The Black Lives Matter movement, although this doesn’t need to be explained anymore, is not anti-white or anti-police. The movement spreads awareness that Black people in the United States are being brutalized or murdered by police at an alarming rate. How many times on the news in the last few years do we hear about Black people and their unfortunate run-ins with the police? Too many. 

It’s not just being pulled over in a car. Black people can’t even sleep in their beds without threat of being killed by police like Breonna Taylor was. 

Now that Black athletes want to speak up in support of racial justice, people are continuing to tell them to “shut up and dribble” or “stick to sports.” No more. 

Today, we are only seen as sources of entertainment, we are the professional athletes, the singers, the actors, the dancers. Any form of entertainment you can think of, we are the majority. But when it is time like these where our voices need to be heard because we are sick and tired of constantly being second-class citizens, we are told to not get involved and continue providing entertainment. 

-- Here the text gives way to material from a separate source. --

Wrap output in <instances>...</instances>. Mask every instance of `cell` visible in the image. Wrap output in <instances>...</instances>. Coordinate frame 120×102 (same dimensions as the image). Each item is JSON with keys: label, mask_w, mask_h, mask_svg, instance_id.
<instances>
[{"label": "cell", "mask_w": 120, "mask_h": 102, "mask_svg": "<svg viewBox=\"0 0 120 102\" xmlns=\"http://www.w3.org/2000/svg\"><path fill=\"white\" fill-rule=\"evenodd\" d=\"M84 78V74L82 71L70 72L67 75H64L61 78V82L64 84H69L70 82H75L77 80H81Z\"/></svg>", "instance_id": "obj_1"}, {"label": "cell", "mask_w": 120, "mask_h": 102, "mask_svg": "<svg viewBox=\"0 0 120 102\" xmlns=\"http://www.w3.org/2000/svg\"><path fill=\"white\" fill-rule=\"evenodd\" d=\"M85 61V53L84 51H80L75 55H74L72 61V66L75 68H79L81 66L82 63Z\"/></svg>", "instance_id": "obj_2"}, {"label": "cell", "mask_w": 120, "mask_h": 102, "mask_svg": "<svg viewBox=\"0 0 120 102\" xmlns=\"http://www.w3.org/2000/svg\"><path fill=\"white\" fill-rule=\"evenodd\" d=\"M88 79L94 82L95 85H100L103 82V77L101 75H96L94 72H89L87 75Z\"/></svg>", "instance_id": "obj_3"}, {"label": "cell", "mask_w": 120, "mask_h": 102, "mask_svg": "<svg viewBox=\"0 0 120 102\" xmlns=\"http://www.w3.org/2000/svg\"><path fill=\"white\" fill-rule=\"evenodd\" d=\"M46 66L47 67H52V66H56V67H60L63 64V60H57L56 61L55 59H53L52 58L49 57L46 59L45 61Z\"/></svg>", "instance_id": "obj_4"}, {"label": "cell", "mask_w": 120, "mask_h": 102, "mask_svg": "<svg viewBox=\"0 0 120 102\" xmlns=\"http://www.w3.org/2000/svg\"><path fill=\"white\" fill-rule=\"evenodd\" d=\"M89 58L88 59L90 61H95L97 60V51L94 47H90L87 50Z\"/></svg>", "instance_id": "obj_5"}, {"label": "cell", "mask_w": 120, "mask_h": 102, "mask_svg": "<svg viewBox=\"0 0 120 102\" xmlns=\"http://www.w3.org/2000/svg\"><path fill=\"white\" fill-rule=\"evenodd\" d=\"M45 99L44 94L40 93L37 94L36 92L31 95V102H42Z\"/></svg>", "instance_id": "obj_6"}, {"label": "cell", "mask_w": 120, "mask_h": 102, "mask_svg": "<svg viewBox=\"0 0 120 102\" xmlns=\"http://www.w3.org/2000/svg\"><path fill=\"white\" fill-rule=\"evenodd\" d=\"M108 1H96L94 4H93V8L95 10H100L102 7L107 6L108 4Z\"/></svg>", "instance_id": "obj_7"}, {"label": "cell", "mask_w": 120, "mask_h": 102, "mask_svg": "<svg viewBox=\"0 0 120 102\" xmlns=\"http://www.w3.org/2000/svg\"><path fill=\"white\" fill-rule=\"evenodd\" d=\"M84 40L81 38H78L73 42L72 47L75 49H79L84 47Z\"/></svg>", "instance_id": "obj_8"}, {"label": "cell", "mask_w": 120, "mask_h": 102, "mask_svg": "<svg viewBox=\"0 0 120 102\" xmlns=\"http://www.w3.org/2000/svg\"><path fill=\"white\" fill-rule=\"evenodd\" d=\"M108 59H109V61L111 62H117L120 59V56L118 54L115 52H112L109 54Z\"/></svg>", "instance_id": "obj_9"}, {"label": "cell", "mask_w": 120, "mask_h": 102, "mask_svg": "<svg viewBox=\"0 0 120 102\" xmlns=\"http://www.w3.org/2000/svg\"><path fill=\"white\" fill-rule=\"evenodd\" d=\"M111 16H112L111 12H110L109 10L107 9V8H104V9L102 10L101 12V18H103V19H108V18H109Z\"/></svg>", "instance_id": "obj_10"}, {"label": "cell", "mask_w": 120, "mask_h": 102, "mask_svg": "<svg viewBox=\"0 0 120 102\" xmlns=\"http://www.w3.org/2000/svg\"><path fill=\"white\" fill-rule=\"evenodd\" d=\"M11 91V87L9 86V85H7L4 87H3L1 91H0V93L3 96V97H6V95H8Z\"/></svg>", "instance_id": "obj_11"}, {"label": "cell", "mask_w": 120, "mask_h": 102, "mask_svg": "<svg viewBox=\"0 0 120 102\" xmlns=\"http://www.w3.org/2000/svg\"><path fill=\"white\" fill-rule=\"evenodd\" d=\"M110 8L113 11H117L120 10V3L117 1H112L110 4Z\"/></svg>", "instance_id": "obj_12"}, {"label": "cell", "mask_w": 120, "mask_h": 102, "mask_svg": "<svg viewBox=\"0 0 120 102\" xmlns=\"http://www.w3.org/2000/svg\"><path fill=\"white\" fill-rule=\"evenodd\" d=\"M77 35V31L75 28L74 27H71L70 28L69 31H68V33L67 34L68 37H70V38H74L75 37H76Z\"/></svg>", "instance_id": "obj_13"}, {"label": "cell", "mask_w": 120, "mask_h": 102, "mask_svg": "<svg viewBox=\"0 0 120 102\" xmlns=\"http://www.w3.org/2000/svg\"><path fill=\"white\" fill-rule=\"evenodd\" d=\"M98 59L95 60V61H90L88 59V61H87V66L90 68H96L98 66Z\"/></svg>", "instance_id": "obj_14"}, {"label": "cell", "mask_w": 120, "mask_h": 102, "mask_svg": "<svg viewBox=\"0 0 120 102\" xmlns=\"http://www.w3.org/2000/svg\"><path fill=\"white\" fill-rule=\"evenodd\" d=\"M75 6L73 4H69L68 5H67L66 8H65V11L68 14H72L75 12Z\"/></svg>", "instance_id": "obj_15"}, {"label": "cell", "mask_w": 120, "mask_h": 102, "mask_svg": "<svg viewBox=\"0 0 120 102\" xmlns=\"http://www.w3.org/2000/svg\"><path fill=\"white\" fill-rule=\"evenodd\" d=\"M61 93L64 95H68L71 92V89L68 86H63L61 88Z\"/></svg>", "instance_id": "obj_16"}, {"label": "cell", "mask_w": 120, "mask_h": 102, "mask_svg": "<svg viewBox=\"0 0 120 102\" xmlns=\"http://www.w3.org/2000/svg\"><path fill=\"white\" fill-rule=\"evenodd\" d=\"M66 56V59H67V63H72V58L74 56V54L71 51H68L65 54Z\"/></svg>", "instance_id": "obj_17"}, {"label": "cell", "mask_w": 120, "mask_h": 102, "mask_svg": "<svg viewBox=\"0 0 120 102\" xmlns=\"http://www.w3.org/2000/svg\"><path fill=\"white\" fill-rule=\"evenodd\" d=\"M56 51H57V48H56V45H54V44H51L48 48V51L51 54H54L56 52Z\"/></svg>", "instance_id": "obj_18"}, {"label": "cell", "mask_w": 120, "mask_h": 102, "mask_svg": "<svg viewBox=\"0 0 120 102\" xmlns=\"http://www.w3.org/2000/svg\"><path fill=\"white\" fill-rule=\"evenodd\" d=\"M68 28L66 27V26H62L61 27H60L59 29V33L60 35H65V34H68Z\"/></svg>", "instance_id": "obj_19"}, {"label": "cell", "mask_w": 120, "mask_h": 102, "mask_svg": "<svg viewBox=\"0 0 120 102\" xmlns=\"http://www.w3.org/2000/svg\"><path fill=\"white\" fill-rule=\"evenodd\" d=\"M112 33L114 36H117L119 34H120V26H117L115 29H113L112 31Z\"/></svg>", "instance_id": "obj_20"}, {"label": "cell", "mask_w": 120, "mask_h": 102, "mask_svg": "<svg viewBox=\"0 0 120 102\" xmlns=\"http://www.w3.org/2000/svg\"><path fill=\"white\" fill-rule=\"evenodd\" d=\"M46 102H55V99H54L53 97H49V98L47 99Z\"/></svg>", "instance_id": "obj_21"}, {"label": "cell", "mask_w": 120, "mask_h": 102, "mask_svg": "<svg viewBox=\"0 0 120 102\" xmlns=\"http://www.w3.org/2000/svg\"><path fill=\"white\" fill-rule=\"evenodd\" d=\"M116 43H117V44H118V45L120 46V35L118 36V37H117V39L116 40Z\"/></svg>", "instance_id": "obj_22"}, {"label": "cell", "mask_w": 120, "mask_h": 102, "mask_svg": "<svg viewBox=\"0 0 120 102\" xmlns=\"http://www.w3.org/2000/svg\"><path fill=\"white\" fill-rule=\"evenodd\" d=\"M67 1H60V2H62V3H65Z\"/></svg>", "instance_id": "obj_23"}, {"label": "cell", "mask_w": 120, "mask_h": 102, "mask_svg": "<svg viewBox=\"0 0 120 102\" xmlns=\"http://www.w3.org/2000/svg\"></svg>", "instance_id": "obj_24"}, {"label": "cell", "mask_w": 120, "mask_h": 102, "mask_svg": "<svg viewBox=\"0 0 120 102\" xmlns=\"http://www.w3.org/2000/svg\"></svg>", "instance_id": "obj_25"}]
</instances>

There is nothing more privileged than saying that you use entertainment to escape from reality’s horrors. Do you know why? Because Black people have to live out these horrors and live in fear on a daily basis because of the tone of their skin. 

I have never had any negative interactions with police, but that doesn’t mean I don’t get nervous whenever I see a Flagstaff Police Department car pass by me when I’m walking outside. It’s that instinctual fear as to why I can’t respect people who need Black people to escape from the world. 

We aren’t just entertainers, we are people as well. Our voices mean just as much as anyone else’s.

Now is the time to take a step back and actually listen to us. We know you hear us because you want to denounce us, but you aren’t actually listening. All Black people want is to be seen as equals and not be stereotyped or have police judge us because of the color of our skin. 

Now’s the time for you to join the Black community and say one important phrase — enough is enough.